Sure, tacit knowledge is a real thing that people talk about. But I see expertise as a kind of navigation through murky waters rather than "theory" which tends to be an explicit thing.

One thing experts can do is tell you when a theory is applicable.

> no significant "wrong" result in the entire history of math since ancient times, nor has any significant result been jettisoned

This is a bit of an exaggeration. If you search around you can e.g. find https://mathoverflow.net/questions/35468/widely-accepted-mat... https://math.stackexchange.com/questions/139503/in-the-histo... https://mathoverflow.net/questions/27749/what-are-some-corre... https://mathoverflow.net/questions/879/most-interesting-math...

Reading just the top answers from those threads, I see no significant results that have been disproved. Only the "intuitions" and "footnotes" and some "trivial assumptions" of mathematicians, but not an actual published result that was cited by other results and had significant consequences by invalidating other results.
You can't open the conversation offering "the entire history of math since ancient times" and then demand thoroughly modern things like "an actual published result that was cited by other results" as counter-evidence.

Nonetheless many of the examples in the above links still fit your criteria.

A published result that cites another result is not "a thoroughly modern thing". Mathematicians have been citing each other since Pythagoras and Avicenna.
How about Hilbert‘s 16th problem, would that satisfy your conditions for a counterclaim to your assertion? For a short summary, see https://mathoverflow.net/a/116530/60775 or https://valentermz.github.io/documents/slides/olivetti-2013-... for instance.

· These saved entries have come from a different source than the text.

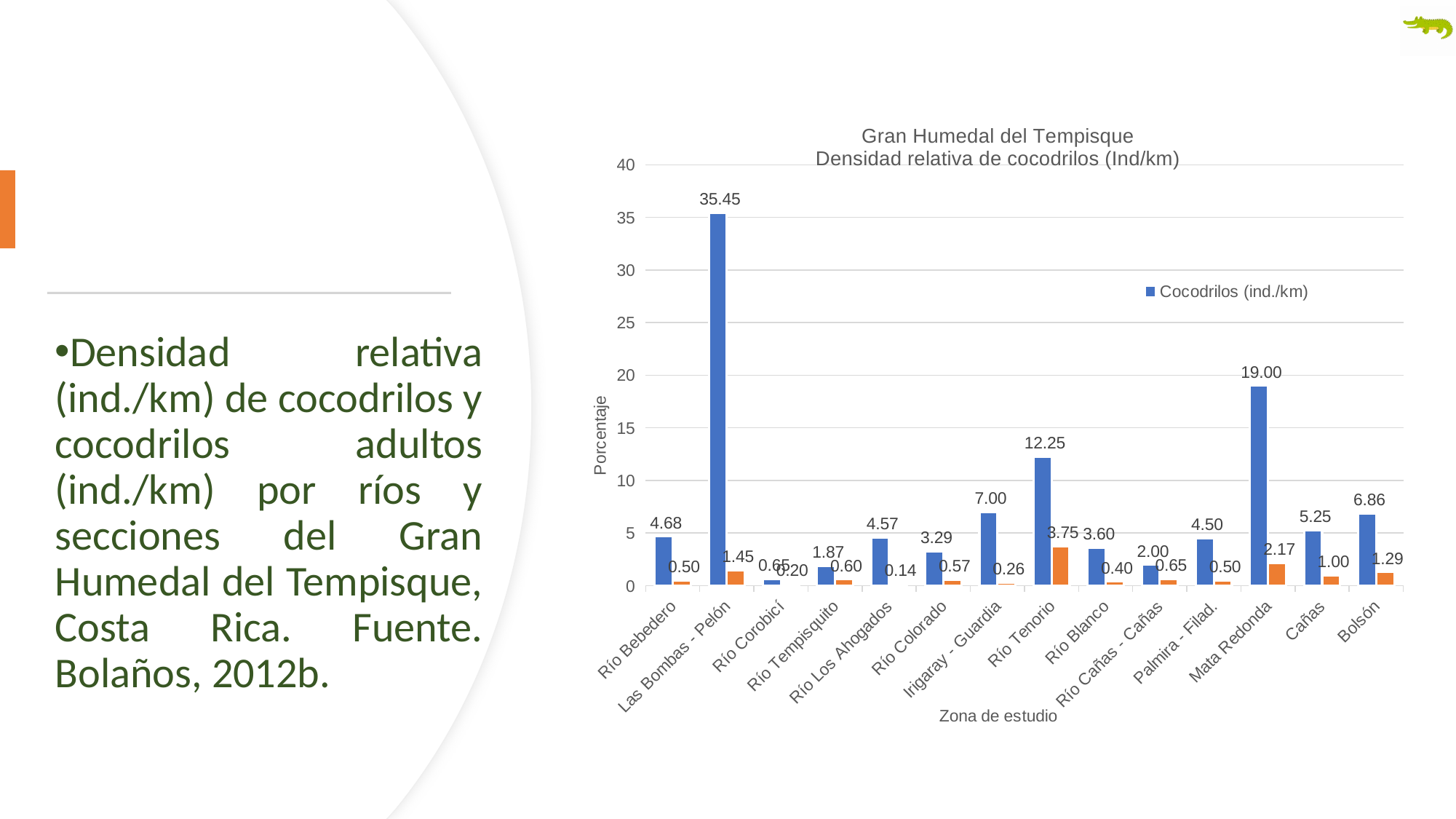
How many series does the legend list? 1 What is the label of the y axis? Porcentaje How many zonas de estudio are shown on the x axis? 14 What kind of chart is shown on the slide? bar chart Which has a higher Cocodrilos (ind./km) value, Río Tenorio or Mata Redonda? Mata Redonda What is the Cocodrilos (ind./km) value for Mata Redonda? 19.00 Which zona de estudio has the highest Cocodrilos (ind./km) value? Las Bombas - Pelón What is the Cocodrilos (ind./km) value for Río Tenorio? 12.25 What is the value of the orange bar for Río Tenorio? 3.75 Is the Cocodrilos (ind./km) value for Las Bombas - Pelón greater or less than 30? greater What is the difference between the Cocodrilos (ind./km) values for Las Bombas - Pelón and Mata Redonda? 16.45 Which zona de estudio has the lowest Cocodrilos (ind./km) value? Río Corobicí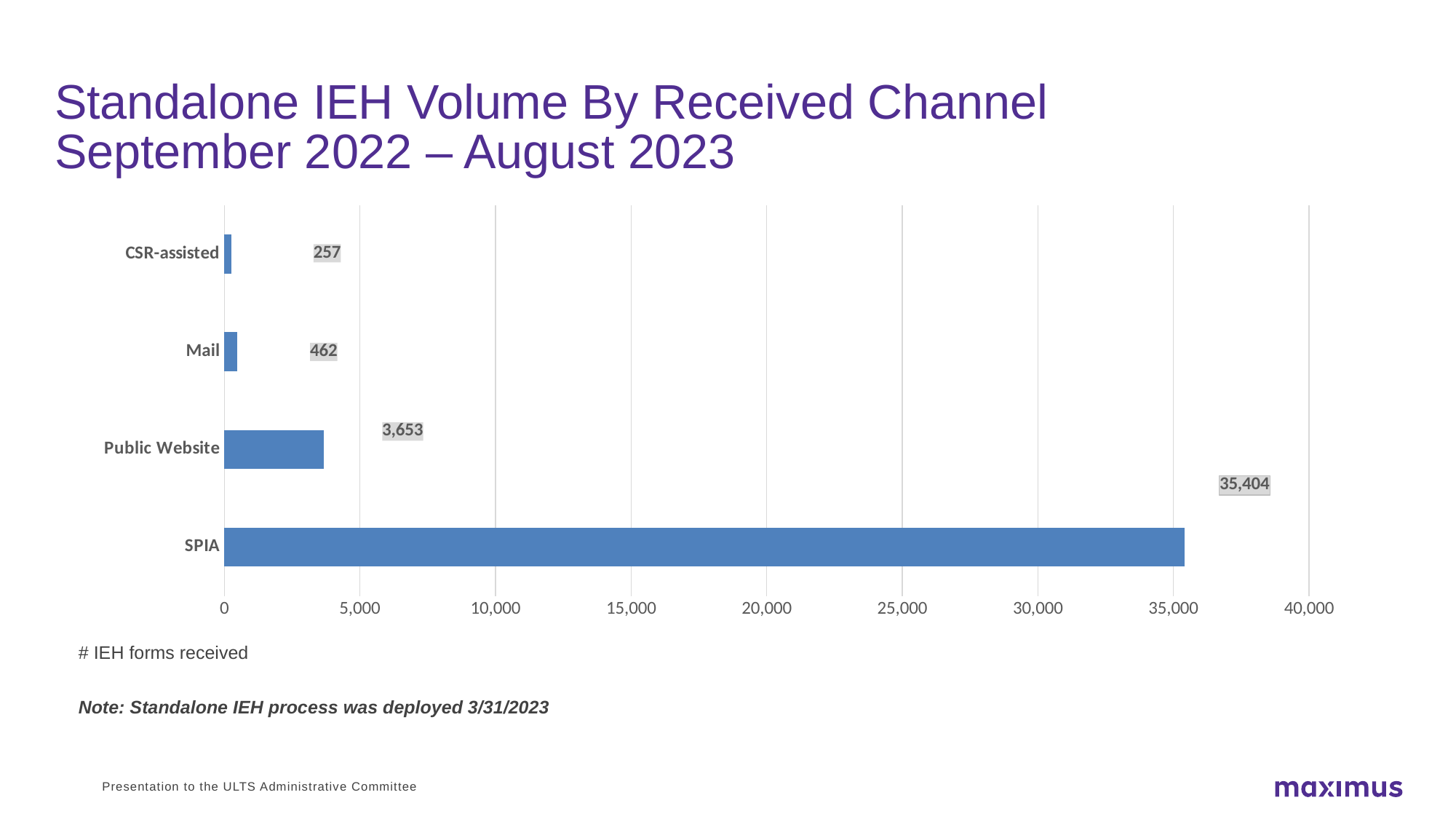
What is the value for Mail? 462 What is the value for SPIA? 35,404 Which is larger, the value for Mail or the value for Public Website? Public Website What is the difference between the Mail and CSR-assisted values? 205 What is the value for Public Website? 3,653 Which channel has the lowest volume? CSR-assisted What is the value for CSR-assisted? 257 How many channels are shown in the chart? 4 Which channel has the highest volume? SPIA What kind of chart is shown on the slide? Bar chart Is the value for SPIA greater or less than 30,000? greater What is the difference between the SPIA and Public Website values? 31,751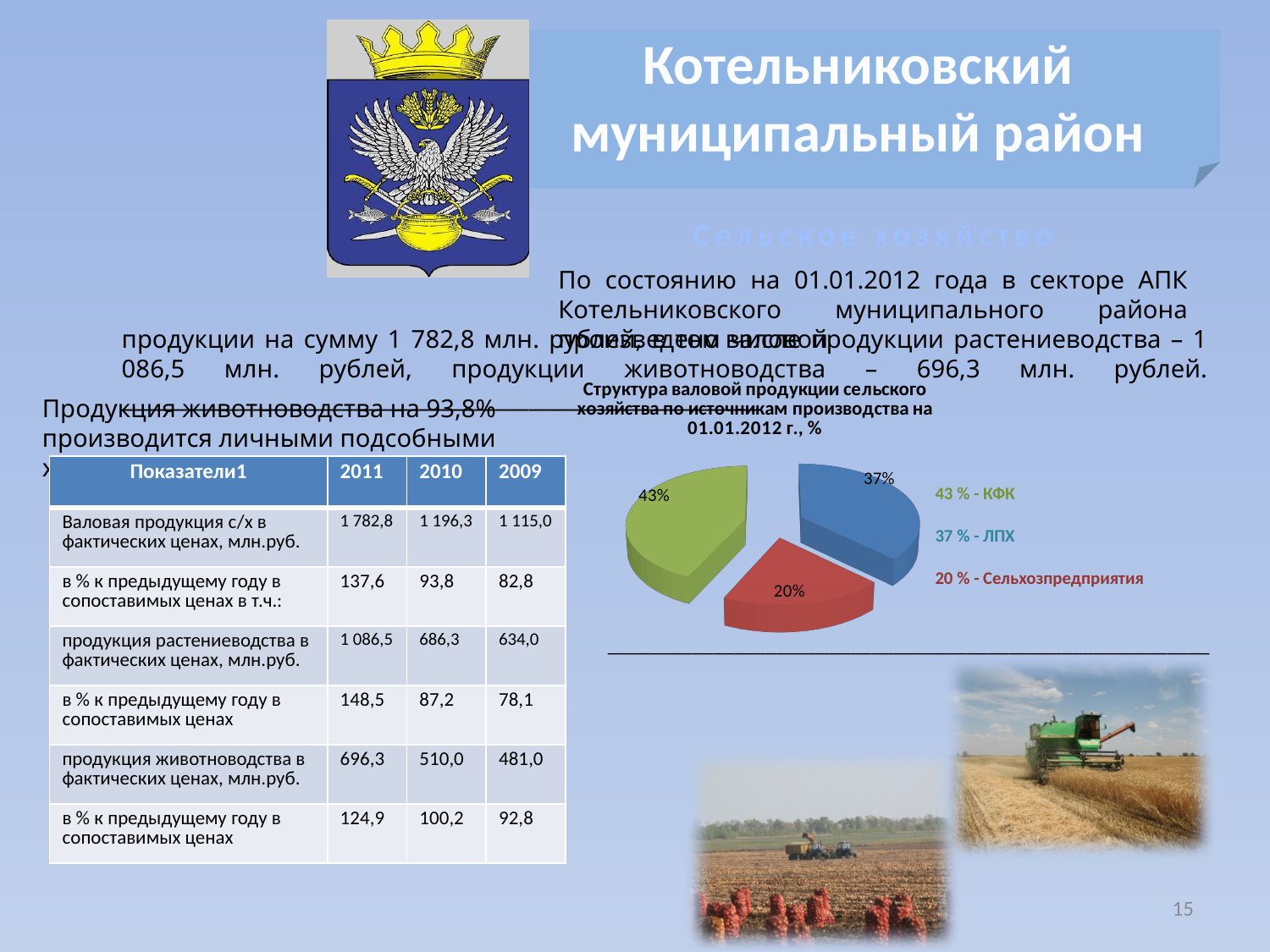
What share of the pie chart is labelled Сельхозпредприятия? 20% Which source has the smallest share in the pie chart? Сельхозпредприятия What colour is the slice representing Сельхозпредприятия in the pie chart? red What share of the pie chart is labelled ЛПХ? 37% What is the difference in percentage points between the КФК share and the ЛПХ share? 6 How many slices does the pie chart have? 3 What is the title of the pie chart? Структура валовой продукции сельского хозяйства по источникам производства на 01.01.2012 г., % Which source has the largest share in the pie chart? КФК Which is larger in the pie chart, the share for ЛПХ or the share for Сельхозпредприятия? ЛПХ What kind of chart is shown on the slide? pie chart What is the difference in percentage points between the ЛПХ share and the Сельхозпредприятия share? 17 What share of the pie chart is labelled КФК? 43%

In any case, there is still the foundational crisis in the late 19th and early 20th century that‘s worth a mention.

I think you got the parent comment bacwards.
No. https://en.wikipedia.org/wiki/List_of_incomplete_proofs

You seem to be arguing from a personally idealised view of math, which doesn't match reality.

Real math is full of full of mis-starts, dead ends, and established mistakes which are later corrected.

Math is exactly like science. There's a cumulative core we can be very confident about, and more exploratory edges where results are more tentative and subject to review, correction, and expansion.

Sure there are incomplete proofs and dead ends. But I have yet to see an example of an "established mistake" which disproved an entire line of research that depended on the mistake. Sure, mistakes have been published. But it never led to an entire branch of "knowledge" based on a false belief -- something that happens regularly in other fields.